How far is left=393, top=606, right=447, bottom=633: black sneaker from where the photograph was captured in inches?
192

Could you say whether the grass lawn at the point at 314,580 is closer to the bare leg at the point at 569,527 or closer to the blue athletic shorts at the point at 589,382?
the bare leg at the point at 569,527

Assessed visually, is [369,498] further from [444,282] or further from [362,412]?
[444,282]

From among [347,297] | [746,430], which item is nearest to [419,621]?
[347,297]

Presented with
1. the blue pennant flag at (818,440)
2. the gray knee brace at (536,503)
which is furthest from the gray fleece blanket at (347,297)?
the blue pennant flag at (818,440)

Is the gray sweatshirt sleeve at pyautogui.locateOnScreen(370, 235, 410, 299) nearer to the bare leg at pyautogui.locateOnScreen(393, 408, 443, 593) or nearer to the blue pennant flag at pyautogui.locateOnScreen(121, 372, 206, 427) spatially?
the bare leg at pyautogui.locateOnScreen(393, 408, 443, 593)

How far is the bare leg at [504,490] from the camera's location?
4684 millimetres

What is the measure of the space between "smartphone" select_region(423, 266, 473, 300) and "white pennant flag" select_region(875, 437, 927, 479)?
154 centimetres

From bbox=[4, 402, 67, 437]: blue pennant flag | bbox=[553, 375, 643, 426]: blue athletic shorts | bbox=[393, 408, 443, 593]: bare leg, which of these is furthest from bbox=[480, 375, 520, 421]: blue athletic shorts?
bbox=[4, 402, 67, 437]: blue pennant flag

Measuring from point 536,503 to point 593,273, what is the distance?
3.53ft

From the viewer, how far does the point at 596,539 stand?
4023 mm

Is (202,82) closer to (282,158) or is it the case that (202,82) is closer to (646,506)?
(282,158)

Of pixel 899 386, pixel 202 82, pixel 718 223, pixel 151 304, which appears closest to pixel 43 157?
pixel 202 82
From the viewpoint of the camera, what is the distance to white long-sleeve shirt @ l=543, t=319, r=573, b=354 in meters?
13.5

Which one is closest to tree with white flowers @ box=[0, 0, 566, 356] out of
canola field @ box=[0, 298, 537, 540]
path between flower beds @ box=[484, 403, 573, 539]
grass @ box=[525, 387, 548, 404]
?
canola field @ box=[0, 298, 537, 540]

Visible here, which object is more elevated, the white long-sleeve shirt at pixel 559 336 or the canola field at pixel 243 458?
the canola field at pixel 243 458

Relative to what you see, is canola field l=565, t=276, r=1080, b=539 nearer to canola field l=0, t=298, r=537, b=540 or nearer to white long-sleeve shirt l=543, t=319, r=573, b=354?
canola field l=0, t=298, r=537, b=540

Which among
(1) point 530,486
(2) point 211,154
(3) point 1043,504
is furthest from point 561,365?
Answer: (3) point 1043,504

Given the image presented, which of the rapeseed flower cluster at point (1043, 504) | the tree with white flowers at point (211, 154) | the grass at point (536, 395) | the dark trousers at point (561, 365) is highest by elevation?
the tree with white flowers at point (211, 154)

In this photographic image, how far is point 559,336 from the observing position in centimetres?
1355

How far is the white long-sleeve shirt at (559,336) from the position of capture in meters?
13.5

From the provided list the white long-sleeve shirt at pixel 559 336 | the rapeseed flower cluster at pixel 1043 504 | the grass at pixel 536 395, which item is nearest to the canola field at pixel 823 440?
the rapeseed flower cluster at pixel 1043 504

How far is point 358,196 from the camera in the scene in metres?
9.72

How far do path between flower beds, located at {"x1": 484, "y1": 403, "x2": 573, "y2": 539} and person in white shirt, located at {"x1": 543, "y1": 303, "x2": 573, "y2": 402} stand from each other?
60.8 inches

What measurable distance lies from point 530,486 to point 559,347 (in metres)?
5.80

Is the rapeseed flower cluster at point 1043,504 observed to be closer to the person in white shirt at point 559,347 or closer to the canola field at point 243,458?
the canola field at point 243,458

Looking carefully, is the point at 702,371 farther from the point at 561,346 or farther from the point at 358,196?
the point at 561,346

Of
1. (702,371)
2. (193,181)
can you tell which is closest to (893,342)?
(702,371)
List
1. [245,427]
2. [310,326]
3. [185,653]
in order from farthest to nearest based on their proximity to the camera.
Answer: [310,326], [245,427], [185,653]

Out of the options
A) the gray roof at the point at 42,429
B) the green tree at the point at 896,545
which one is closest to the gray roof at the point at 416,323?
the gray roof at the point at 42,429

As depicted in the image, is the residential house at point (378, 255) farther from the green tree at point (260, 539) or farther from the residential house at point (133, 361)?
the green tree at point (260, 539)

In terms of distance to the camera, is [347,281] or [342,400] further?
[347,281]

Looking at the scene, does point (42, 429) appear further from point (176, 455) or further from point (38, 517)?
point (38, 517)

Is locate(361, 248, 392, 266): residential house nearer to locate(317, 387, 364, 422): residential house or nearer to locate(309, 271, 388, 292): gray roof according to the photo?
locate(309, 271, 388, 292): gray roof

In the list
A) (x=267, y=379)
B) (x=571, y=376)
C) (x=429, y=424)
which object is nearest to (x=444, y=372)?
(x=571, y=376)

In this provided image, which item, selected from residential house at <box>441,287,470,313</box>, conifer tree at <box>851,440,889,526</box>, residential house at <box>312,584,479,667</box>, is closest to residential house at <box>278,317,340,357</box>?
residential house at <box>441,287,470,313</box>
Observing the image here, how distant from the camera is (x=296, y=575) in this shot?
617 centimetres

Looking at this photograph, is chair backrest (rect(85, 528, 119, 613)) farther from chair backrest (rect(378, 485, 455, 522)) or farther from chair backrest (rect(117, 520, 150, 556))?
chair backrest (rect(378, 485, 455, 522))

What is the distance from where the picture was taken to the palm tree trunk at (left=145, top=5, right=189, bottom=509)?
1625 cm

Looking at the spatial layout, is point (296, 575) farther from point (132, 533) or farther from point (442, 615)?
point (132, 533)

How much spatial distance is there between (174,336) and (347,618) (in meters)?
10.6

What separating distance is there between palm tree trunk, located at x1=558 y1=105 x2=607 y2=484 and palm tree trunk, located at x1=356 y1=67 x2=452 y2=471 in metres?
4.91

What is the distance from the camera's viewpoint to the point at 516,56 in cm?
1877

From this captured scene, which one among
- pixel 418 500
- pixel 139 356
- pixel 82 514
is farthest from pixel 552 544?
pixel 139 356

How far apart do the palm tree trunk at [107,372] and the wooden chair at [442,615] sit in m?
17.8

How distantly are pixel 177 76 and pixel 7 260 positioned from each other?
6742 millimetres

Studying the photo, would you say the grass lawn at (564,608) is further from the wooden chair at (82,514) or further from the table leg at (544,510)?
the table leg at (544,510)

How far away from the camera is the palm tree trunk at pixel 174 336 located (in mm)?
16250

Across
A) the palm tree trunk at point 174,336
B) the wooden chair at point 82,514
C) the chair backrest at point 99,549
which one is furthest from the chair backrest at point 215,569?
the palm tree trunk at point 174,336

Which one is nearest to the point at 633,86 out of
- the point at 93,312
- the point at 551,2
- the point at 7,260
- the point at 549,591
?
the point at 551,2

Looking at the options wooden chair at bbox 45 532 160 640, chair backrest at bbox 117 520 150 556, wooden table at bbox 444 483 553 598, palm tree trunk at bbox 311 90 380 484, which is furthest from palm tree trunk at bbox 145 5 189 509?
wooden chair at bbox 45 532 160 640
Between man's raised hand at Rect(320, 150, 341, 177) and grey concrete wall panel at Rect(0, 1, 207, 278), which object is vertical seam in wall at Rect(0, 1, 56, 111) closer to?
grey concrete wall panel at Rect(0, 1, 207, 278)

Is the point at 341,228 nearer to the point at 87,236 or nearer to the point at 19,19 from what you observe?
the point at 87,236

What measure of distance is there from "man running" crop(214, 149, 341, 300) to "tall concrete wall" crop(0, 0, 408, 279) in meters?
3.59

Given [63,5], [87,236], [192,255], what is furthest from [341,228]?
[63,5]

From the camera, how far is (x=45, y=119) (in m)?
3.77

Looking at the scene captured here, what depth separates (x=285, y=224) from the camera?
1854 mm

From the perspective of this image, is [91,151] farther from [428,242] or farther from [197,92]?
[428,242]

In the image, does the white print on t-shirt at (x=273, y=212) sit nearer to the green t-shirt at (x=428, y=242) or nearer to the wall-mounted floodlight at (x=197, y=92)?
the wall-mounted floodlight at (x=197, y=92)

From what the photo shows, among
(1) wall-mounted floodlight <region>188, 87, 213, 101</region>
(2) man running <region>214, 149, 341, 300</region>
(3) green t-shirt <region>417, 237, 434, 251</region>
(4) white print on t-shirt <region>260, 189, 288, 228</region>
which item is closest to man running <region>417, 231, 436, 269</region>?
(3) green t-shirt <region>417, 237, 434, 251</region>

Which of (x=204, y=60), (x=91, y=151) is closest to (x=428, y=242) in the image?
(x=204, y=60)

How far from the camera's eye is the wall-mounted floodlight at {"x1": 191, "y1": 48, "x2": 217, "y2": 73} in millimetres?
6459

· · · ·

| Written instruction |
Rewrite the entries from the line containing "Between man's raised" through the end of the entries, changing "man running" to "runner" and leaving everything else unchanged.

| Finished exercise |
Between man's raised hand at Rect(320, 150, 341, 177) and grey concrete wall panel at Rect(0, 1, 207, 278), which object is vertical seam in wall at Rect(0, 1, 56, 111) closer to?
grey concrete wall panel at Rect(0, 1, 207, 278)

Is the point at 341,228 nearer to the point at 87,236 or nearer to the point at 19,19 from what you observe?
the point at 87,236

What measure of distance is there from "runner" crop(214, 149, 341, 300) to "tall concrete wall" crop(0, 0, 408, 279) in meters?
3.59

Given [63,5], [87,236], [192,255], what is furthest from [341,228]?
[63,5]

From the camera, how far is (x=45, y=119) (in m)?
3.77

Looking at the scene captured here, what depth separates (x=285, y=224) from the camera?
1854 mm

From the perspective of this image, is [91,151] farther from [428,242] or farther from [197,92]?
[428,242]

In the image, does the white print on t-shirt at (x=273, y=212) sit nearer to the green t-shirt at (x=428, y=242) or nearer to the wall-mounted floodlight at (x=197, y=92)?
the wall-mounted floodlight at (x=197, y=92)

From what the photo shows, among
(1) wall-mounted floodlight <region>188, 87, 213, 101</region>
(2) runner <region>214, 149, 341, 300</region>
(3) green t-shirt <region>417, 237, 434, 251</region>
(4) white print on t-shirt <region>260, 189, 288, 228</region>
which item is closest to runner <region>417, 231, 436, 269</region>?
(3) green t-shirt <region>417, 237, 434, 251</region>

Which of (x=204, y=60), (x=91, y=151) is closest to (x=428, y=242) in the image?
(x=204, y=60)

How far from the camera's eye is the wall-mounted floodlight at {"x1": 191, "y1": 48, "x2": 217, "y2": 73} in millimetres?
6459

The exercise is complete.